— start of Listing —

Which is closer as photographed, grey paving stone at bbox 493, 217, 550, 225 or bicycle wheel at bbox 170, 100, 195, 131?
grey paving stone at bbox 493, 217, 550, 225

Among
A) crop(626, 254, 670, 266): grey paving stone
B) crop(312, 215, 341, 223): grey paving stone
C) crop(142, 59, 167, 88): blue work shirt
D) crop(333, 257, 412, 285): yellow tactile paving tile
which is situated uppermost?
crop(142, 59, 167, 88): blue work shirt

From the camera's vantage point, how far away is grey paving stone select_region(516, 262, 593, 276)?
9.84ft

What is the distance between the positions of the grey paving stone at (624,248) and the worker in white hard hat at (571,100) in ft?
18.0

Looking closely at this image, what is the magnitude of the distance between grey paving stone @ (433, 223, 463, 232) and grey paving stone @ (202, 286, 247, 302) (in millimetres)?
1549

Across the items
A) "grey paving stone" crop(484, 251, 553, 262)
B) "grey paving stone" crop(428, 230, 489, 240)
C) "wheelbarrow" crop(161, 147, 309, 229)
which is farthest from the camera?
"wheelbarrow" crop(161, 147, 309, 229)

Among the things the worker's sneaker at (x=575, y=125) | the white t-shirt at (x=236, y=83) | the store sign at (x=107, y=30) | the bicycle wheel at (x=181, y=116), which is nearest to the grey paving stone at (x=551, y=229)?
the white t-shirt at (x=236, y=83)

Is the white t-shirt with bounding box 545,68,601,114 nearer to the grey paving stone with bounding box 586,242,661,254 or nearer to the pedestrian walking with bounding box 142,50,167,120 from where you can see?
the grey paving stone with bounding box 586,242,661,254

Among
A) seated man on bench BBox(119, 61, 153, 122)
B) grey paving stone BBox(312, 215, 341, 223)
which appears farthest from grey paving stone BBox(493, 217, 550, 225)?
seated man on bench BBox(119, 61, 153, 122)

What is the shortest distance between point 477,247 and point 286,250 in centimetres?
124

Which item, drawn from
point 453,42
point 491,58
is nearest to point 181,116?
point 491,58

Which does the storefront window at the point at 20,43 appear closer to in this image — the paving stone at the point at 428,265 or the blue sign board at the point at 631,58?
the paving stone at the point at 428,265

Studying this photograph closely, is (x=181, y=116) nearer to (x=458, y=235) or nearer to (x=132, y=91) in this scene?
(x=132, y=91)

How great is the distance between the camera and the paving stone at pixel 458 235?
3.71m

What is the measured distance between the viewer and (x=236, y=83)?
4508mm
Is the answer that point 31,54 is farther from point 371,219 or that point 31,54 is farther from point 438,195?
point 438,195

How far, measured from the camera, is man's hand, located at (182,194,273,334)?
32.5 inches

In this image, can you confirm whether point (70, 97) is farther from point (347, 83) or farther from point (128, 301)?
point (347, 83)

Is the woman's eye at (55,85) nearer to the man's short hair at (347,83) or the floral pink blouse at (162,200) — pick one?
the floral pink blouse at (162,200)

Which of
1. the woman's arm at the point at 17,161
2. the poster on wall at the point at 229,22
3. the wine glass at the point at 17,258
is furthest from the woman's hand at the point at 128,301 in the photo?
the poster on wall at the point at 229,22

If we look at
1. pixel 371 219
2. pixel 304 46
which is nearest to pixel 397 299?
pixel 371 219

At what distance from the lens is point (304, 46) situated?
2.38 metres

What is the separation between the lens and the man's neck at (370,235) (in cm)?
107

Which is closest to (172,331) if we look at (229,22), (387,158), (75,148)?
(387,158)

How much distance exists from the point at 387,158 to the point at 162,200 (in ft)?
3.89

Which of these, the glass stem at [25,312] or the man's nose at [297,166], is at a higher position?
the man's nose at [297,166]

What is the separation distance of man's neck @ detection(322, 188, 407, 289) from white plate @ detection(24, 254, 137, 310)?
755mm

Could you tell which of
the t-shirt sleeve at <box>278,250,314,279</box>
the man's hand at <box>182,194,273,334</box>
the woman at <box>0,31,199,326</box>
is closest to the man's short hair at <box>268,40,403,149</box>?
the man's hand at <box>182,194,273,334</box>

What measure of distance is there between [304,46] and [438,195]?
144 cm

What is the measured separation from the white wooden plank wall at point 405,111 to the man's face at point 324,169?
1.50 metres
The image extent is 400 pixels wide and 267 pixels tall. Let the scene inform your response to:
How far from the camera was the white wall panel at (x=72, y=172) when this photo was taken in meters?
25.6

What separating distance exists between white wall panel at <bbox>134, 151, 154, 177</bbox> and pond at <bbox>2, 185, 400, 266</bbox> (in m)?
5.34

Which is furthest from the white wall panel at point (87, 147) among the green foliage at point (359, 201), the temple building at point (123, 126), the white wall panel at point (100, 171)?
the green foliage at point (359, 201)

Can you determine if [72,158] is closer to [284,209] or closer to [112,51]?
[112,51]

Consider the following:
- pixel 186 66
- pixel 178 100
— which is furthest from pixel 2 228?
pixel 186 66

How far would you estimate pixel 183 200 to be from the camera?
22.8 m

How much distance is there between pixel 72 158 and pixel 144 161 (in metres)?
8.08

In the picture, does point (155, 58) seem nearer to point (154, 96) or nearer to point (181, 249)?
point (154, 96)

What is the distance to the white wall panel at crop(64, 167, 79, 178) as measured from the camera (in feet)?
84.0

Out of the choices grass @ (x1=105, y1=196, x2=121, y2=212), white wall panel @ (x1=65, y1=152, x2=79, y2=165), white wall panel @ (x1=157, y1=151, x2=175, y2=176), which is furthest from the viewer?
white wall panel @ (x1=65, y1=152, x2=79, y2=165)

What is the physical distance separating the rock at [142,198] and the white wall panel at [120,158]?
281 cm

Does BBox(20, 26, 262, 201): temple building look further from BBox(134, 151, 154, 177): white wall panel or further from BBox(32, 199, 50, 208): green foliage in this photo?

— end of Listing —

Stated exercise
Output the listing above without altering a single character.

Task solution
Which is closer as photographed, grey paving stone at bbox 493, 217, 550, 225 or bicycle wheel at bbox 170, 100, 195, 131?
grey paving stone at bbox 493, 217, 550, 225

Among
A) crop(626, 254, 670, 266): grey paving stone
B) crop(312, 215, 341, 223): grey paving stone
C) crop(142, 59, 167, 88): blue work shirt
D) crop(333, 257, 412, 285): yellow tactile paving tile
which is situated uppermost?
crop(142, 59, 167, 88): blue work shirt

From the camera's vantage point, how far away is grey paving stone select_region(516, 262, 593, 276)?
9.84ft

What is the distance between the positions of the grey paving stone at (624,248) and the worker in white hard hat at (571,100) in ft?
18.0

Looking closely at this image, what is the magnitude of the distance between grey paving stone @ (433, 223, 463, 232) and grey paving stone @ (202, 286, 247, 302) (in millimetres)?
1549

Across the items
A) "grey paving stone" crop(484, 251, 553, 262)
B) "grey paving stone" crop(428, 230, 489, 240)
C) "wheelbarrow" crop(161, 147, 309, 229)
which is farthest from the camera?
"wheelbarrow" crop(161, 147, 309, 229)

Among the things the worker's sneaker at (x=575, y=125) | the white t-shirt at (x=236, y=83) | the store sign at (x=107, y=30) | the bicycle wheel at (x=181, y=116), which is nearest to the grey paving stone at (x=551, y=229)?
the white t-shirt at (x=236, y=83)

Is the white t-shirt with bounding box 545,68,601,114 nearer to the grey paving stone with bounding box 586,242,661,254 or nearer to the pedestrian walking with bounding box 142,50,167,120 from where you can see?
the grey paving stone with bounding box 586,242,661,254

Among
A) seated man on bench BBox(119, 61, 153, 122)
B) grey paving stone BBox(312, 215, 341, 223)
which appears farthest from grey paving stone BBox(493, 217, 550, 225)?
seated man on bench BBox(119, 61, 153, 122)

What is the shortest distance between point 477,247 and point 286,250 in centimetres?
124

Which item, drawn from
point 453,42
point 491,58
is nearest to point 181,116?
point 491,58

Which does the storefront window at the point at 20,43 appear closer to in this image — the paving stone at the point at 428,265 or the blue sign board at the point at 631,58?
the paving stone at the point at 428,265

Studying this photograph closely, is (x=181, y=116) nearer to (x=458, y=235) or nearer to (x=132, y=91) in this scene?
(x=132, y=91)

How great is the distance between the camera and the paving stone at pixel 458 235?
3.71m

What is the measured distance between the viewer and (x=236, y=83)?
4508mm
Is the answer that point 31,54 is farther from point 371,219 or that point 31,54 is farther from point 438,195?
point 438,195

How far, measured from the camera, is man's hand, located at (182,194,273,334)?
32.5 inches

In this image, can you confirm whether point (70, 97) is farther from point (347, 83) or farther from point (128, 301)?
point (347, 83)

Is the woman's eye at (55,85) nearer to the man's short hair at (347,83) or the floral pink blouse at (162,200) — pick one?
the floral pink blouse at (162,200)

Which of
1. the woman's arm at the point at 17,161
2. the poster on wall at the point at 229,22
3. the wine glass at the point at 17,258
is furthest from the woman's hand at the point at 128,301 in the photo?
the poster on wall at the point at 229,22

If we look at
1. pixel 371 219
2. pixel 304 46
which is nearest to pixel 397 299?
pixel 371 219

At what distance from the lens is point (304, 46) situated?
2.38 metres

What is the separation between the lens and the man's neck at (370,235) (in cm)?
107

Which is closest to (172,331) if we look at (229,22), (387,158), (75,148)?
(387,158)

How much distance exists from the point at 387,158 to the point at 162,200 (in ft)?
3.89

Which of these, the glass stem at [25,312] or the man's nose at [297,166], is at a higher position?
the man's nose at [297,166]

What is the separation distance of man's neck @ detection(322, 188, 407, 289) from white plate @ detection(24, 254, 137, 310)?
755mm

Could you tell which of
the t-shirt sleeve at <box>278,250,314,279</box>
the man's hand at <box>182,194,273,334</box>
the woman at <box>0,31,199,326</box>
is closest to the man's short hair at <box>268,40,403,149</box>?
the man's hand at <box>182,194,273,334</box>

What measure of distance is there between [304,46] and [438,195]?
144 cm

What is the measured separation from the white wooden plank wall at point 405,111 to the man's face at point 324,169?
1.50 metres
The image extent is 400 pixels wide and 267 pixels tall. Let the scene inform your response to:
How far from the camera was the white wall panel at (x=72, y=172) when this photo was taken in meters?
25.6

What separating distance exists between white wall panel at <bbox>134, 151, 154, 177</bbox> and pond at <bbox>2, 185, 400, 266</bbox> (in m)?
5.34

Which is furthest from the white wall panel at point (87, 147) among the green foliage at point (359, 201), the temple building at point (123, 126), the white wall panel at point (100, 171)?
the green foliage at point (359, 201)

Can you determine if [72,158] is closer to [284,209] or closer to [112,51]?
[112,51]

Consider the following:
- pixel 186 66
- pixel 178 100
— which is furthest from pixel 2 228?
pixel 186 66

How far would you estimate pixel 183 200 to be from the camera?
22.8 m

How much distance is there between pixel 72 158 and pixel 144 161 (in metres)?
8.08

In the picture, does point (155, 58) seem nearer to point (154, 96) or nearer to point (181, 249)?
point (154, 96)

What is the distance to the white wall panel at crop(64, 167, 79, 178) as measured from the camera (in feet)?
84.0

Out of the choices grass @ (x1=105, y1=196, x2=121, y2=212), white wall panel @ (x1=65, y1=152, x2=79, y2=165), white wall panel @ (x1=157, y1=151, x2=175, y2=176), which is furthest from the viewer?
white wall panel @ (x1=65, y1=152, x2=79, y2=165)

What is the physical distance separating the rock at [142,198] and the white wall panel at [120,158]?
281 cm

Does BBox(20, 26, 262, 201): temple building look further from BBox(134, 151, 154, 177): white wall panel or further from BBox(32, 199, 50, 208): green foliage in this photo?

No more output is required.